At current estimates, around 100,000 people were put to do death mostly by burning at the stake during this period. Around 80% of these people were women, mostly old, poor and ill-educated. There are many explanations as to why there was a witch hunt, and many of them taken on their own are somewhat unconvincing; the witch hunt was a complex phenomenon and it seems that no single cause can account for it. Any proper explanation of the witch hunt has to have an answer for why the hunt stared when it did, why it stopped when it did, why it has the specific demographics it has, why the accused were mainly, though not exclusively women, and why the charges and punishments were framed as they were.

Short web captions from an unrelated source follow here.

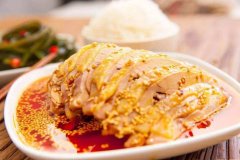 天富开户新手创业须知 怎么确定卤菜店经营规模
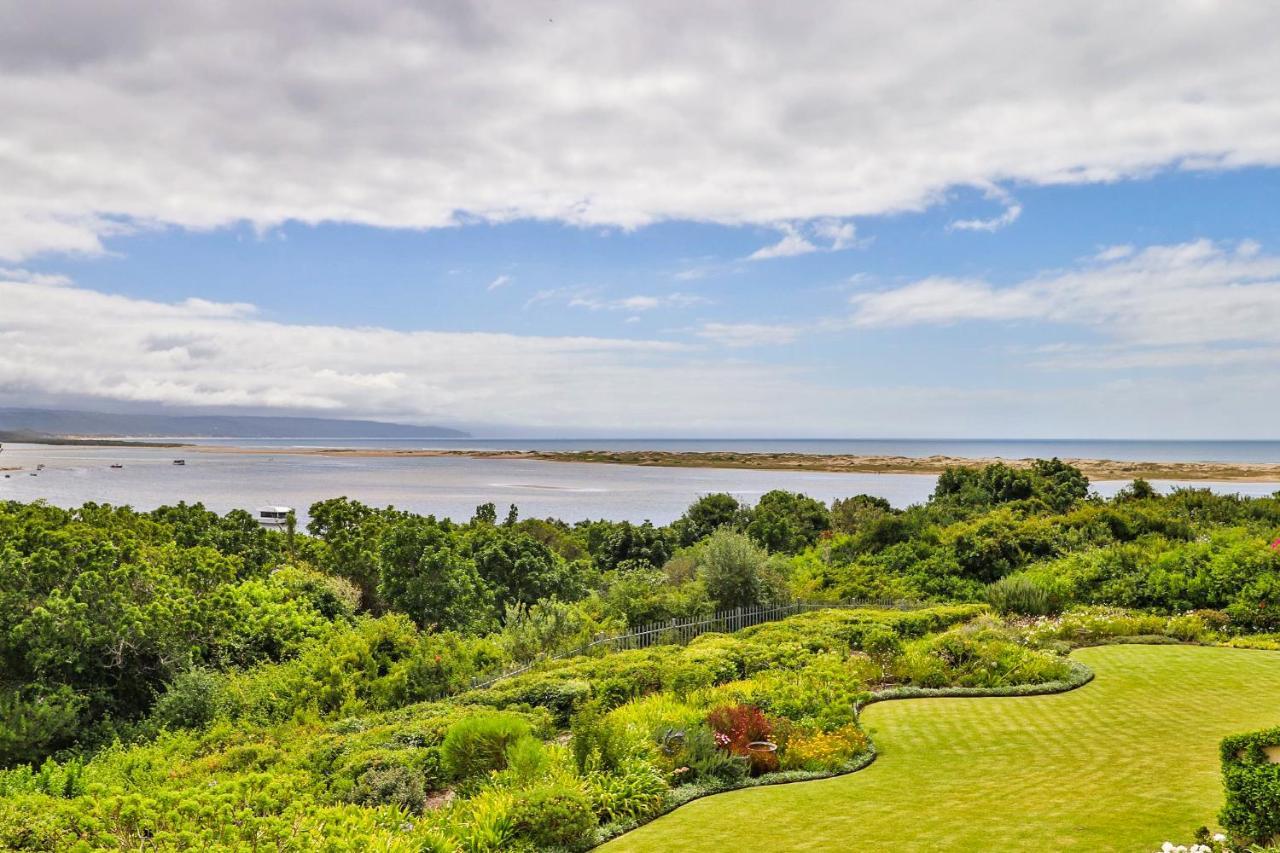 Beach House Plett Lookout Plettenberg Bay Esterno foto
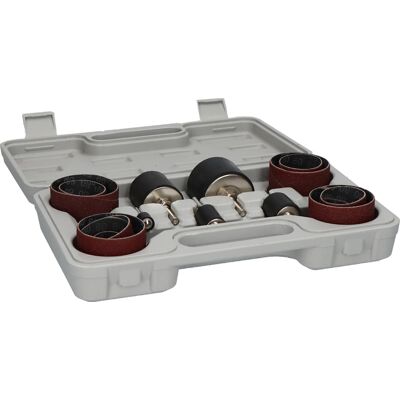 Agera Ecoline Schuurhulzenset 25-delig Agera Ecoline Schuurhulzenset 25-delig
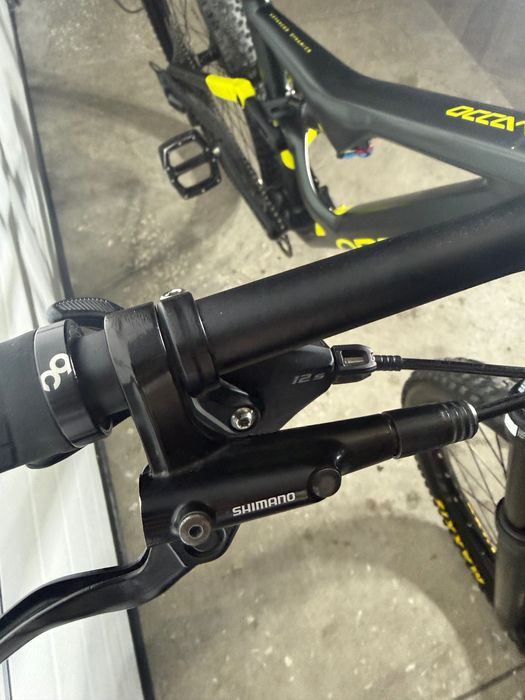 Rower Orbea occam h30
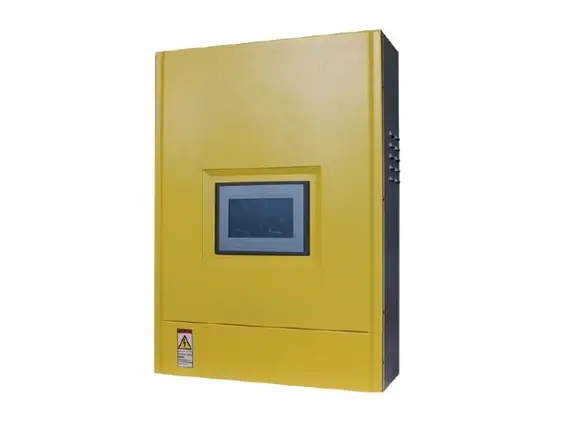 Сетевой инвертор DMWG-10KSTL для ветрогенератора 10KW (трехфазный)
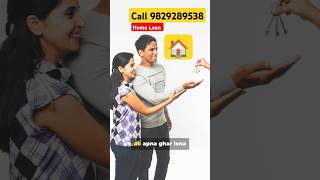 Home 🏠 Loan Made Easy: unlock Your Dream Home with Manish!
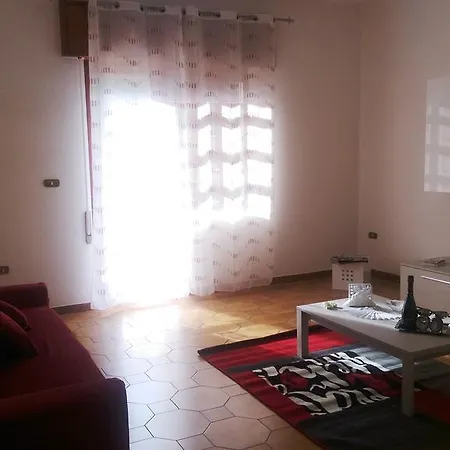 La Casa Di Malù * Pimonte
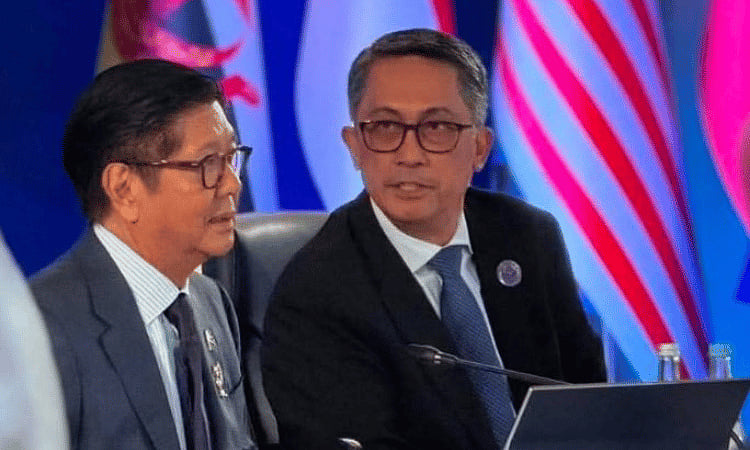Bimp-Eaga eyes bigger PPP role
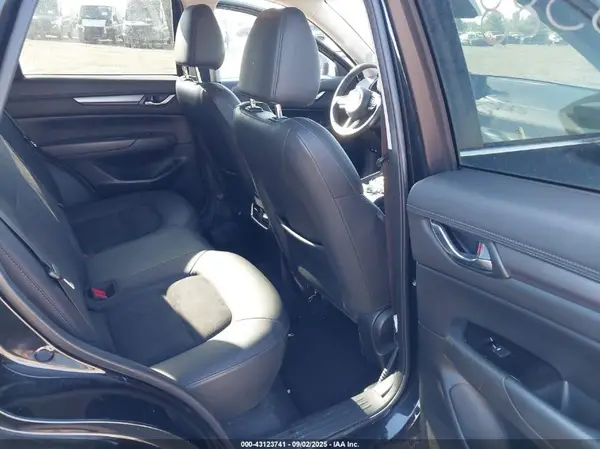 JM3KFACM5L0731269 2020 MAZDA CX-5 - Image 8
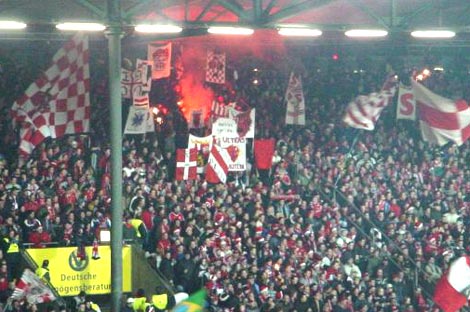 1. FC Kaiserslautern vs TSV 1860 München (1-3) (2)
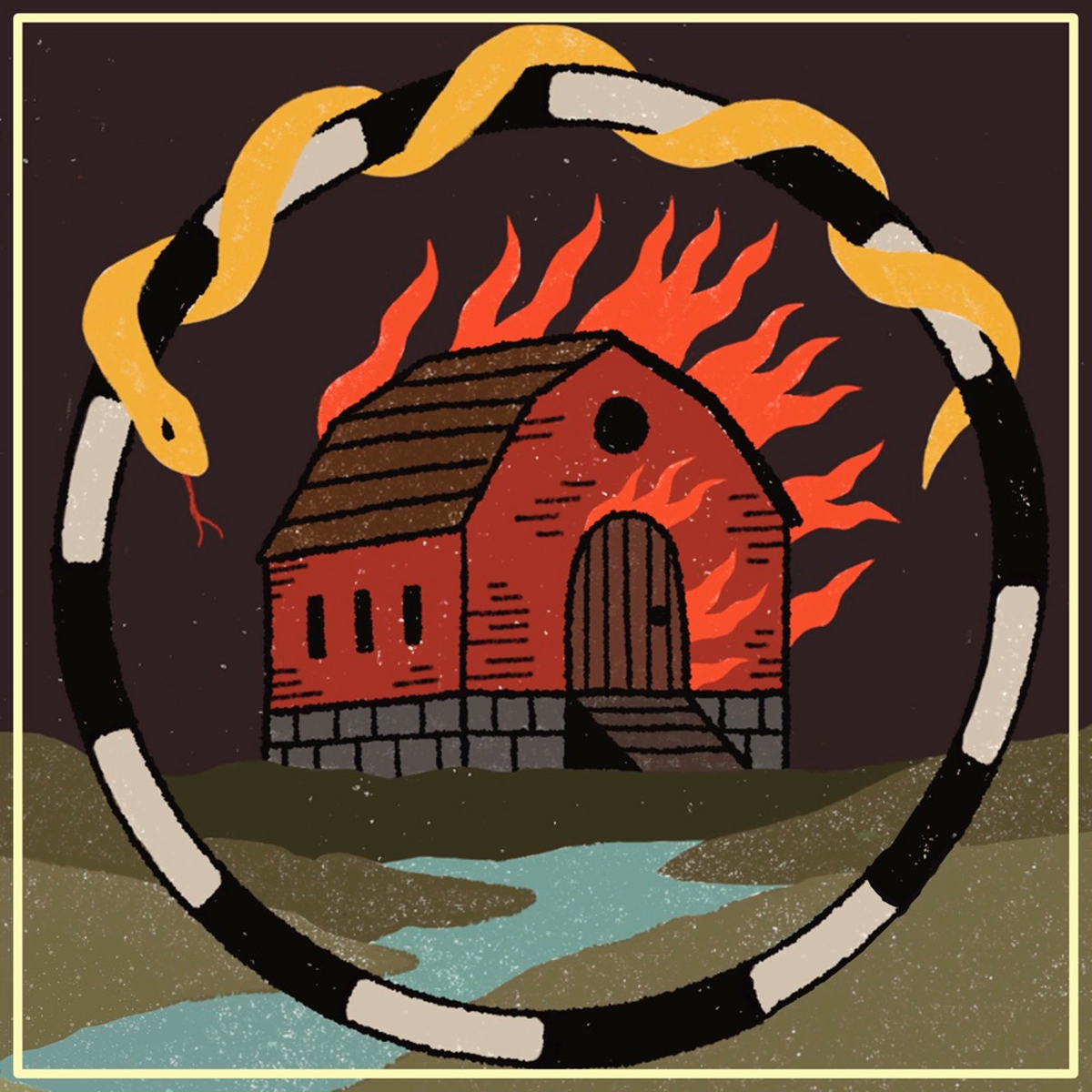 SLUNG / “Laughter”
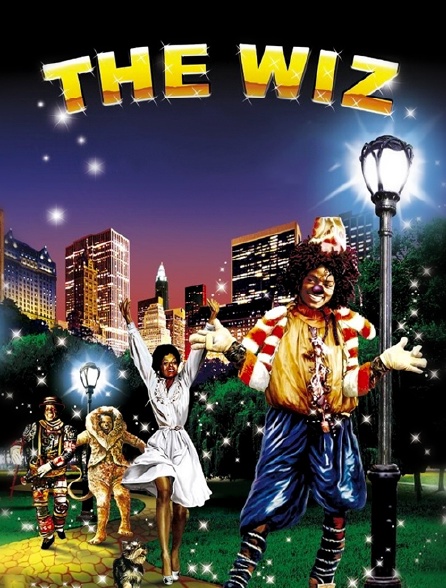 The wiz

It is clear that the incidences of the European witch hunt varied somewhat between 1500 and 1700. Although an exact figure will never be known as to how many innocent people became victim to the 'witch craze' it does appear that recent scholarship has tended to reduce exaggerations made by past historians, which have appeared in some contemporary accounts in continental Europe.Although past citations to the extent of the witch hunt have been exaggerated it is reasonable to conclude that Germany had one of the worst rates for putting so-called witches to death.The occurrence of capital punishment varied according to region, but even in the worst affected areas it appears it has been over-dramatized. At Bamberg, the number of executions for the period of 1624 to 1631, for example, seems to be nearer 300 than the 600 previously suggested. The term "Great European Witch Hunt" seems to be an exaggeration.